Work instructions: Exactly what is written in the records below should be returned, minus the images.

Supplied entries:
------

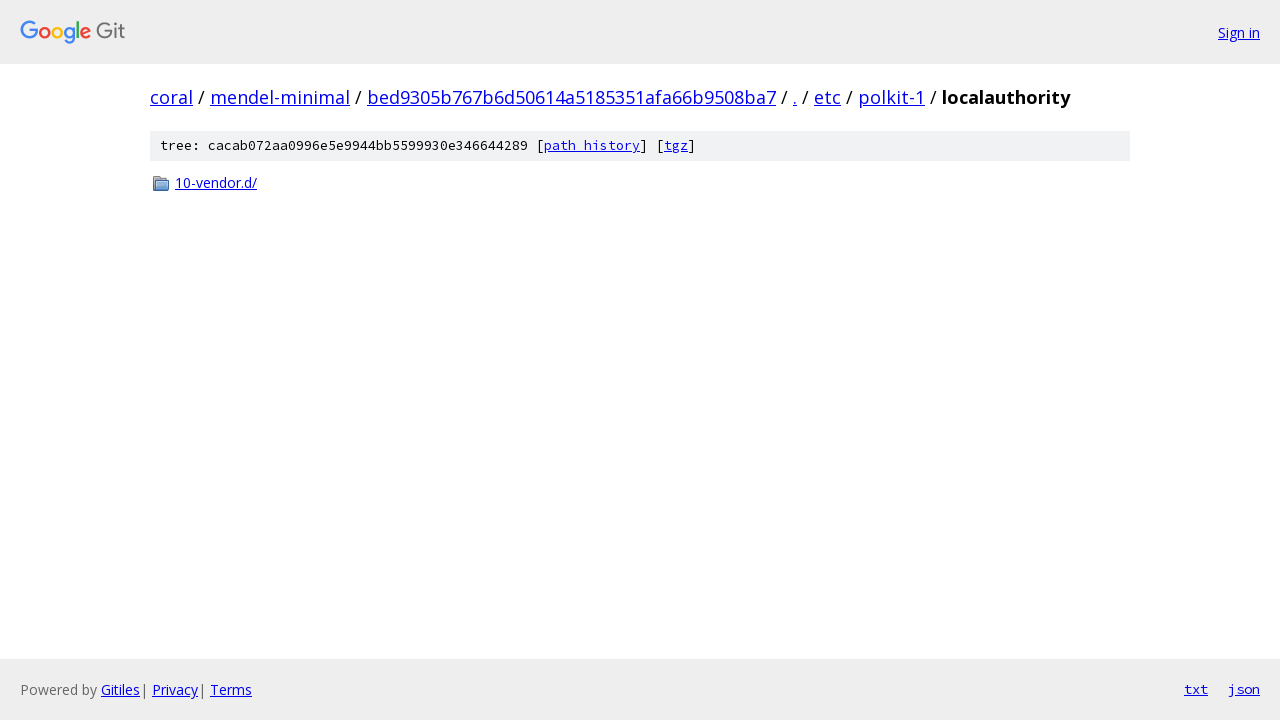

--- FILE ---
content_type: text/html; charset=utf-8
request_url: https://coral.googlesource.com/mendel-minimal/+/bed9305b767b6d50614a5185351afa66b9508ba7/etc/polkit-1/localauthority?autodive=0
body_size: 728
content:
<!DOCTYPE html><html lang="en"><head><meta charset="utf-8"><meta name="viewport" content="width=device-width, initial-scale=1"><title>etc/polkit-1/localauthority - mendel-minimal - Git at Google</title><link rel="stylesheet" type="text/css" href="/+static/base.css"><!-- default customHeadTagPart --></head><body class="Site"><header class="Site-header"><div class="Header"><a class="Header-image" href="/"><img src="//www.gstatic.com/images/branding/lockups/2x/lockup_git_color_108x24dp.png" width="108" height="24" alt="Google Git"></a><div class="Header-menu"> <a class="Header-menuItem" href="https://accounts.google.com/AccountChooser?faa=1&amp;continue=https://coral.googlesource.com/login/mendel-minimal/%2B/bed9305b767b6d50614a5185351afa66b9508ba7/etc/polkit-1/localauthority?autodive%3D0">Sign in</a> </div></div></header><div class="Site-content"><div class="Container "><div class="Breadcrumbs"><a class="Breadcrumbs-crumb" href="/?format=HTML">coral</a> / <a class="Breadcrumbs-crumb" href="/mendel-minimal/">mendel-minimal</a> / <a class="Breadcrumbs-crumb" href="/mendel-minimal/+/bed9305b767b6d50614a5185351afa66b9508ba7">bed9305b767b6d50614a5185351afa66b9508ba7</a> / <a class="Breadcrumbs-crumb" href="/mendel-minimal/+/bed9305b767b6d50614a5185351afa66b9508ba7/?autodive=0">.</a> / <a class="Breadcrumbs-crumb" href="/mendel-minimal/+/bed9305b767b6d50614a5185351afa66b9508ba7/etc?autodive=0">etc</a> / <a class="Breadcrumbs-crumb" href="/mendel-minimal/+/bed9305b767b6d50614a5185351afa66b9508ba7/etc/polkit-1?autodive=0">polkit-1</a> / <span class="Breadcrumbs-crumb">localauthority</span></div><div class="TreeDetail"><div class="u-sha1 u-monospace TreeDetail-sha1">tree: cacab072aa0996e5e9944bb5599930e346644289 [<a href="/mendel-minimal/+log/bed9305b767b6d50614a5185351afa66b9508ba7/etc/polkit-1/localauthority">path history</a>] <span>[<a href="/mendel-minimal/+archive/bed9305b767b6d50614a5185351afa66b9508ba7/etc/polkit-1/localauthority.tar.gz">tgz</a>]</span></div><ol class="FileList"><li class="FileList-item FileList-item--gitTree" title="Tree - 10-vendor.d/"><a class="FileList-itemLink" href="/mendel-minimal/+/bed9305b767b6d50614a5185351afa66b9508ba7/etc/polkit-1/localauthority/10-vendor.d?autodive=0/">10-vendor.d/</a></li></ol></div></div> <!-- Container --></div> <!-- Site-content --><footer class="Site-footer"><div class="Footer"><span class="Footer-poweredBy">Powered by <a href="https://gerrit.googlesource.com/gitiles/">Gitiles</a>| <a href="https://policies.google.com/privacy">Privacy</a>| <a href="https://policies.google.com/terms">Terms</a></span><span class="Footer-formats"><a class="u-monospace Footer-formatsItem" href="?format=TEXT">txt</a> <a class="u-monospace Footer-formatsItem" href="?format=JSON">json</a></span></div></footer></body></html>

------

The answer:
--- FILE ---
content_type: text/html; charset=utf-8
request_url: https://coral.googlesource.com/mendel-minimal/+/bed9305b767b6d50614a5185351afa66b9508ba7/etc/polkit-1/localauthority?autodive=0
body_size: 728
content:
<!DOCTYPE html><html lang="en"><head><meta charset="utf-8"><meta name="viewport" content="width=device-width, initial-scale=1"><title>etc/polkit-1/localauthority - mendel-minimal - Git at Google</title><link rel="stylesheet" type="text/css" href="/+static/base.css"><!-- default customHeadTagPart --></head><body class="Site"><header class="Site-header"><div class="Header"><a class="Header-image" href="/"><img src="//www.gstatic.com/images/branding/lockups/2x/lockup_git_color_108x24dp.png" width="108" height="24" alt="Google Git"></a><div class="Header-menu"> <a class="Header-menuItem" href="https://accounts.google.com/AccountChooser?faa=1&amp;continue=https://coral.googlesource.com/login/mendel-minimal/%2B/bed9305b767b6d50614a5185351afa66b9508ba7/etc/polkit-1/localauthority?autodive%3D0">Sign in</a> </div></div></header><div class="Site-content"><div class="Container "><div class="Breadcrumbs"><a class="Breadcrumbs-crumb" href="/?format=HTML">coral</a> / <a class="Breadcrumbs-crumb" href="/mendel-minimal/">mendel-minimal</a> / <a class="Breadcrumbs-crumb" href="/mendel-minimal/+/bed9305b767b6d50614a5185351afa66b9508ba7">bed9305b767b6d50614a5185351afa66b9508ba7</a> / <a class="Breadcrumbs-crumb" href="/mendel-minimal/+/bed9305b767b6d50614a5185351afa66b9508ba7/?autodive=0">.</a> / <a class="Breadcrumbs-crumb" href="/mendel-minimal/+/bed9305b767b6d50614a5185351afa66b9508ba7/etc?autodive=0">etc</a> / <a class="Breadcrumbs-crumb" href="/mendel-minimal/+/bed9305b767b6d50614a5185351afa66b9508ba7/etc/polkit-1?autodive=0">polkit-1</a> / <span class="Breadcrumbs-crumb">localauthority</span></div><div class="TreeDetail"><div class="u-sha1 u-monospace TreeDetail-sha1">tree: cacab072aa0996e5e9944bb5599930e346644289 [<a href="/mendel-minimal/+log/bed9305b767b6d50614a5185351afa66b9508ba7/etc/polkit-1/localauthority">path history</a>] <span>[<a href="/mendel-minimal/+archive/bed9305b767b6d50614a5185351afa66b9508ba7/etc/polkit-1/localauthority.tar.gz">tgz</a>]</span></div><ol class="FileList"><li class="FileList-item FileList-item--gitTree" title="Tree - 10-vendor.d/"><a class="FileList-itemLink" href="/mendel-minimal/+/bed9305b767b6d50614a5185351afa66b9508ba7/etc/polkit-1/localauthority/10-vendor.d?autodive=0/">10-vendor.d/</a></li></ol></div></div> <!-- Container --></div> <!-- Site-content --><footer class="Site-footer"><div class="Footer"><span class="Footer-poweredBy">Powered by <a href="https://gerrit.googlesource.com/gitiles/">Gitiles</a>| <a href="https://policies.google.com/privacy">Privacy</a>| <a href="https://policies.google.com/terms">Terms</a></span><span class="Footer-formats"><a class="u-monospace Footer-formatsItem" href="?format=TEXT">txt</a> <a class="u-monospace Footer-formatsItem" href="?format=JSON">json</a></span></div></footer></body></html>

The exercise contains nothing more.